Nadia Johnson | Thales UK

I am Nadia Johnson, 21 year old software engineer for Maritime Mission Systems Thales UK, working on SONAR processing. My current position is one of four third year software degree apprentices, where I study my degree part time alongside my job. I work with languages such as Java and C++ and for the first project at Thales, I had to teach myself python. My role doesn’t only revolve around constant programming, but requires a key understanding of the systems you’re working on.

I’ve taken it upon myself to introduce new innovative ideas never considered before in my department which I demonstrated on my first project with Thales. I was given the role of evaluating and establishing a new automated test system based around a technology called Squish. The technology and the culture of such an automated testing system were new to the software team and department I work in.

I have now moved on and working with our biggest SONAR system S2076 updating the software for our Astute Class Submarines. I have taken it upon myself to investigate new technologies that we can use in future developments of the system. I can combine these aspects of my role to my University projects, giving me a complete understanding from both an industrial and academic view of the technical units and technologies.

In addition to my role, I have owned and led the following activities in Thales:
>Snapchat – I have been the Thales UK lead for snapchat usage. I helped create a snapchat channel for the Thales early careers site showing life as an apprentice at Thales for prospective employees.
>UK Apprentice Committee – I am one of six members of the Thales UK apprentice committee, regularly presenting to the UK management board.
>Work based groups- I am currently a champion for both our ‘Your Employee Society’ (International) and ‘Employee Engagement’ teams at the UK and regional level here at Thales.
>I am a mentor for our new intake of apprentices, encouraging them to get involved in the same types of activities I found myself doing throughout my apprenticeship. I am also there to provide support with University also.

Elspeth Hulse

Elspeth Hulse | Royal Navy

From the age of 10 I always wanted to be a doctor. After school, I secured a place at Aberdeen medical school and during this time I joined the Royal Navy as a medical cadet. After graduation, I worked as the sole doctor on two Royal Navy Destroyers where our tasking ranged from providing disaster relief after a hurricane in the Caribbean to evacuating civilians from a conflict zone in the Middle East. I have worked as the medic onboard Search and Rescue helicopters and during an operational tour in Basra, Iraq, I led a trauma team providing care to combat casualties in the field hospital.

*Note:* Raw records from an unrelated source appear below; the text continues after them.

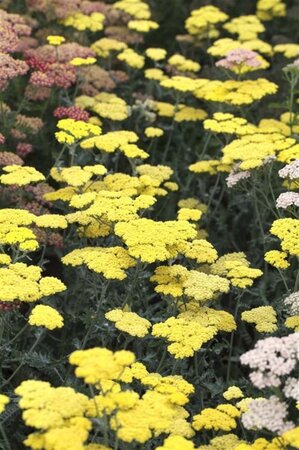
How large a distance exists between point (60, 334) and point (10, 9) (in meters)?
3.72

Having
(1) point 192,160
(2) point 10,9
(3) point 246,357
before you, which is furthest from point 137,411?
(2) point 10,9

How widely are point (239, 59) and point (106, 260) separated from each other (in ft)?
10.1

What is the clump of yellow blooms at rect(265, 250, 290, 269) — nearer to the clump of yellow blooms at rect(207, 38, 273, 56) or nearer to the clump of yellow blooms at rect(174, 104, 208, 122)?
the clump of yellow blooms at rect(174, 104, 208, 122)

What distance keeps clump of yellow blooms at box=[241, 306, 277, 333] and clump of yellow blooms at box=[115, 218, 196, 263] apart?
59 cm

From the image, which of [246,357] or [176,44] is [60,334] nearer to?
[246,357]

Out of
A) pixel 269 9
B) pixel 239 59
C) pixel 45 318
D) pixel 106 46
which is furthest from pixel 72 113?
pixel 269 9

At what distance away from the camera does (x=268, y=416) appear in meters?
4.20

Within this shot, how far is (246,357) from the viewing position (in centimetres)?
429

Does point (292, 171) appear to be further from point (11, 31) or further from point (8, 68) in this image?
point (11, 31)

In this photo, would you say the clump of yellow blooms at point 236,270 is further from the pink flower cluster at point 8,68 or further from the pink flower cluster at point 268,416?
the pink flower cluster at point 8,68

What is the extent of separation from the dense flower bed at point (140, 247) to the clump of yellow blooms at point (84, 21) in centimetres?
3

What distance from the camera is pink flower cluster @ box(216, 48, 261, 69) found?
7.93m

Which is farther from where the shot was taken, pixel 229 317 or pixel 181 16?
pixel 181 16

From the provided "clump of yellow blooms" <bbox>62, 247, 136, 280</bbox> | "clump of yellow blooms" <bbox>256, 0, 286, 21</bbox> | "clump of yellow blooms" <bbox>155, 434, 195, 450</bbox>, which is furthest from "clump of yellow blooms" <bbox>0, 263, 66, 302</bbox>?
"clump of yellow blooms" <bbox>256, 0, 286, 21</bbox>
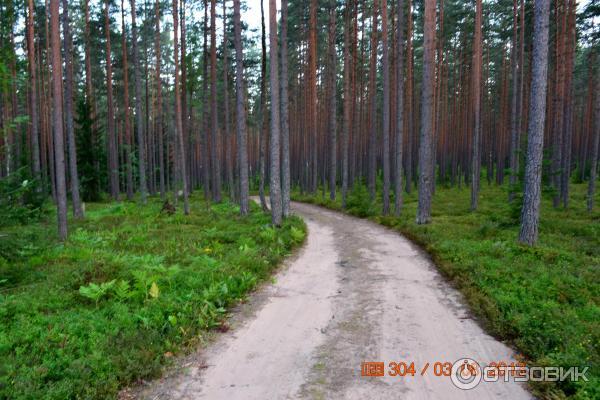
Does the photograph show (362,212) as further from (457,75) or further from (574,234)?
(457,75)

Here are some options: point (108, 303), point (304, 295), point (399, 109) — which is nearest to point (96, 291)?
point (108, 303)

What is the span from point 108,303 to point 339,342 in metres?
4.23

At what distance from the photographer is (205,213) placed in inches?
810

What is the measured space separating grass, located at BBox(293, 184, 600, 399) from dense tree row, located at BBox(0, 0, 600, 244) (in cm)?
143

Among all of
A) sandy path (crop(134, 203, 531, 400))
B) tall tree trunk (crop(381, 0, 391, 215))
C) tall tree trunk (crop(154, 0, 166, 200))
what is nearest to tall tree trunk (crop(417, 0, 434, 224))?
tall tree trunk (crop(381, 0, 391, 215))

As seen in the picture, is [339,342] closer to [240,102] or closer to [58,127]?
[58,127]

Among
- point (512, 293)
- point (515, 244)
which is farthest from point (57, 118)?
point (515, 244)

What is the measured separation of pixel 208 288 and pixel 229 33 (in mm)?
23420

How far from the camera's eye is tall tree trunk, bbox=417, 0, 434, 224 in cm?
1488

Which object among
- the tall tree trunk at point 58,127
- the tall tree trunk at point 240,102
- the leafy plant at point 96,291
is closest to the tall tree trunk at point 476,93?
the tall tree trunk at point 240,102

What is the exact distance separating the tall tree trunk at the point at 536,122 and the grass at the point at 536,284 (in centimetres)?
79

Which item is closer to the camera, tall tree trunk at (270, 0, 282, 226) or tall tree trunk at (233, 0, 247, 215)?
tall tree trunk at (270, 0, 282, 226)

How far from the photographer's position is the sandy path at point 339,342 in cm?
432

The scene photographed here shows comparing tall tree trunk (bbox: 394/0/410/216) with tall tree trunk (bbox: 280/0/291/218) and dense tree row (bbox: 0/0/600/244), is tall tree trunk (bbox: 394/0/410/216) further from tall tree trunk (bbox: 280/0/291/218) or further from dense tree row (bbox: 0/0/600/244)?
tall tree trunk (bbox: 280/0/291/218)
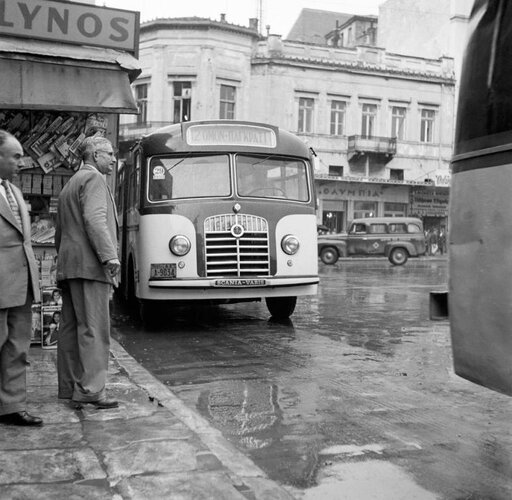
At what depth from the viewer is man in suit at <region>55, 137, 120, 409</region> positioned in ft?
17.0

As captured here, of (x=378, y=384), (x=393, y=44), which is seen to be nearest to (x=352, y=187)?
(x=393, y=44)

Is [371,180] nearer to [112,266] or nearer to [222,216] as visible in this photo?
[222,216]

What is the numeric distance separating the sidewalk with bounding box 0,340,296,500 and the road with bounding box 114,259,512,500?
0.23 m

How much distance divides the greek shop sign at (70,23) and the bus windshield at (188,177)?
2.26 meters

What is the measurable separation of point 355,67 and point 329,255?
14.6m

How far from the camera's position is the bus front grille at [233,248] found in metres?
9.55

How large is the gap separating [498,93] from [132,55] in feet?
17.9

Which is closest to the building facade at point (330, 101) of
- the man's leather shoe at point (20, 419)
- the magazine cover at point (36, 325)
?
the magazine cover at point (36, 325)

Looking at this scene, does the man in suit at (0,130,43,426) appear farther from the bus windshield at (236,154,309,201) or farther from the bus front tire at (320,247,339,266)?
the bus front tire at (320,247,339,266)

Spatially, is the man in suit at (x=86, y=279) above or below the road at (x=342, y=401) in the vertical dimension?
above

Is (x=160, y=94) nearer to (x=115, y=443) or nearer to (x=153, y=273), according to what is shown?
(x=153, y=273)

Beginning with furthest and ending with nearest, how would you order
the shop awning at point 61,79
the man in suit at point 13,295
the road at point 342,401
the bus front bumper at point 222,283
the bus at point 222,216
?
the bus at point 222,216 < the bus front bumper at point 222,283 < the shop awning at point 61,79 < the man in suit at point 13,295 < the road at point 342,401

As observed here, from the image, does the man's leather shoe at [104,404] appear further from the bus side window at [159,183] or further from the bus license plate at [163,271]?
the bus side window at [159,183]

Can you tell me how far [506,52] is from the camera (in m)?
3.48
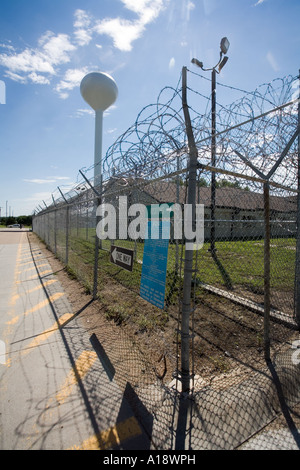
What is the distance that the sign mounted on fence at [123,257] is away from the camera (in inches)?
141

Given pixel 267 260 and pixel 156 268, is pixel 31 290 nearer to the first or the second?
pixel 156 268

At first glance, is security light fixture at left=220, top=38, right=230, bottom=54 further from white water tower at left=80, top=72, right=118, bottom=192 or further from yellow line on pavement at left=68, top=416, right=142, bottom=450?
white water tower at left=80, top=72, right=118, bottom=192

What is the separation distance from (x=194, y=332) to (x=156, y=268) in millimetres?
1267

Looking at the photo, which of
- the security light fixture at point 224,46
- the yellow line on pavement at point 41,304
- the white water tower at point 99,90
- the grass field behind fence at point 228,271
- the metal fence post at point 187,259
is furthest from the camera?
the white water tower at point 99,90

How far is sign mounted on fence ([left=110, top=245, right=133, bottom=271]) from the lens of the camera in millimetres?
3586

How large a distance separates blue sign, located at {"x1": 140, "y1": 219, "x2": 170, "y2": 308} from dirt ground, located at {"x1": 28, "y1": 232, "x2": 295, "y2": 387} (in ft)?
1.18

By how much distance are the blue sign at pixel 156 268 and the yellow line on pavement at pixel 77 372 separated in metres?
1.00

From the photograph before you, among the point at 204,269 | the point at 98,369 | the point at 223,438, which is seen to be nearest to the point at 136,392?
the point at 98,369

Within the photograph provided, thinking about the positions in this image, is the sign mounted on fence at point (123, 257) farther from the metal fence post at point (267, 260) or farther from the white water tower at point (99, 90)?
the white water tower at point (99, 90)

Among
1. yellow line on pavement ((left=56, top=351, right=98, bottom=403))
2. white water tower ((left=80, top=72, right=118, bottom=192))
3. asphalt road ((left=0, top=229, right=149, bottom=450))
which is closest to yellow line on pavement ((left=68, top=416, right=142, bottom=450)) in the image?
asphalt road ((left=0, top=229, right=149, bottom=450))

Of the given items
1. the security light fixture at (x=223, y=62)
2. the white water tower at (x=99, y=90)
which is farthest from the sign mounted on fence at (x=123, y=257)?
the white water tower at (x=99, y=90)

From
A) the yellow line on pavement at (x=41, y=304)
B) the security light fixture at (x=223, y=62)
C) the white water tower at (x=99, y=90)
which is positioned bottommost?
the yellow line on pavement at (x=41, y=304)

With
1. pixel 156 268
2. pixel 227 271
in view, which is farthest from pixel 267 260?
pixel 227 271

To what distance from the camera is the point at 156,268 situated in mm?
2699
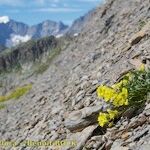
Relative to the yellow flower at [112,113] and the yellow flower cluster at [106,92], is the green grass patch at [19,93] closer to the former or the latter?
the yellow flower at [112,113]

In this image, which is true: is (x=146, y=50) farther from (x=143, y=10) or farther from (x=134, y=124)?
(x=143, y=10)

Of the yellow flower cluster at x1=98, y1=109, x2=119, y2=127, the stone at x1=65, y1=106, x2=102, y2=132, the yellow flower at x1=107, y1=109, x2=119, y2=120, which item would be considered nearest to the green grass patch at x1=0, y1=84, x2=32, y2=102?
the stone at x1=65, y1=106, x2=102, y2=132

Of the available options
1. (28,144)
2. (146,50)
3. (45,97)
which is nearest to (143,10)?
(45,97)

For the last 7 years I have trained to be an anaesthetist in both Devon and Edinburgh. During this training I developed an interest in toxicology and undertook a diploma at Cardiff University and a PhD at the University of Edinburgh. My research interests include studying the effect of organophosphate poisoning (nerve agents or pesticides) on the lung and immune system and the measuring of blast lung injury in casualties hurt by explosions.

I currently work as an anaesthetist in both the NHS and Royal Navy and live in Edinburgh with my amazing husband and two children. I play violin in my local church and love to paint with acrylics.

Rebecca Fyans

Rebecca Fyans | Royal Navy

After travelling across Asia Pacific in 2004 I realised I wanted to do something different so I joined the Royal Navy in 2007 at the age of 27. I have worked in many different places HMS York, Camp Bastion hospital in Afghanistan and HMS Nelson before I found out I was pregnant in 2012. This is when my life changed for the better, forever.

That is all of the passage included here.